InwonersGambia telde in juli 2000 ruim 1,3 miljoen inwoners. De bevolkingsdichtheid is ongeveer 120 inwoners per vierkante kilometer en Gambia staat daarmee op de vierde plaats van dichtstbevolkte landen van Afrika. De meeste Gambianen wonen in de kuststreek, waar ook de grote steden liggen. De meeste inwoners heeft Serekunda, ongeveer 275.000; in de hoofdstad Banjul wonen ongeveer 42.000 mensen en is daarmee een van de kleinste hoofdsteden van Afrika. Omdat het op een eiland ligt kan Banjul eigenlijk niet veel groter worden en is dan ook qua inwoneraantal voorbijgestreefd door Serekunda.

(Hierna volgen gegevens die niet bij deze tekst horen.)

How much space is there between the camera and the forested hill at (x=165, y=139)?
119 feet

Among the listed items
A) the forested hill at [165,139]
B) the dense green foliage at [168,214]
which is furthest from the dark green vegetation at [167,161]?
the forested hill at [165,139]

De derde stad van Gambia, Brikama, telt ongeveer 41.000 inwoners. De trek naar de steden is groot; in 1995 woonde 26% van de bevolking in steden. Het geboortecijfer ligt erg hoog; per 1000 inwoners worden er 43 kinderen geboren en vrouwen krijgen gemiddeld 5,7 kinderen in hun leven. De zuigelingensterfte is ook hoog; 80 van de 1000 kinderen sterven in het eerste levensjaar. De bevolkingsopbouw van Gambia is volstrekt niet te vergelijken met de West-Europese; kinderen en jongeren tot en met 14 jaar maken 45% van de bevolking uit. De gemiddelde levensverwachting is 53 jaar (vrouwen 55, mannen 51 jaar). De inwoners van Gambia zijn over het algemeen vriendelijk ingesteld. Opmerkelijk is dat vrijwel elke Gambiaan elkaar gedag zegt. De meeste Gambianen wonen in de kuststreek, waar ook de grote steden liggen.
Religie
Gambia is een grotendeels islamitisch land. Rond de 90% van de bevolking is islamiet. Ongeveer 10% van de bevolking behoort tot de rooms-katholieke of de anglicaanse kerk. Verder zijn er nog kleine groepjes methodisten en Zevendedagadventisten. Het animisme is als formeel geloof verdwenen. Het animisme is een oergeloof waarbij men gelooft dat alle aardse dingen zoals bomen, dieren of zelfs stenen, een eigen spirituele kracht bezitten. Toch leeft het nog in zekere mate voort, zelfs onder de moslims en de christenen. Ook bijgeloof speelt nog een rol. Omdat volgens de islam mannen maximaal vier vrouwen mogen hebben, komt met name in het binnenland polygamie nog regelmatig voor. In de steden is dit veel en veel minder het geval.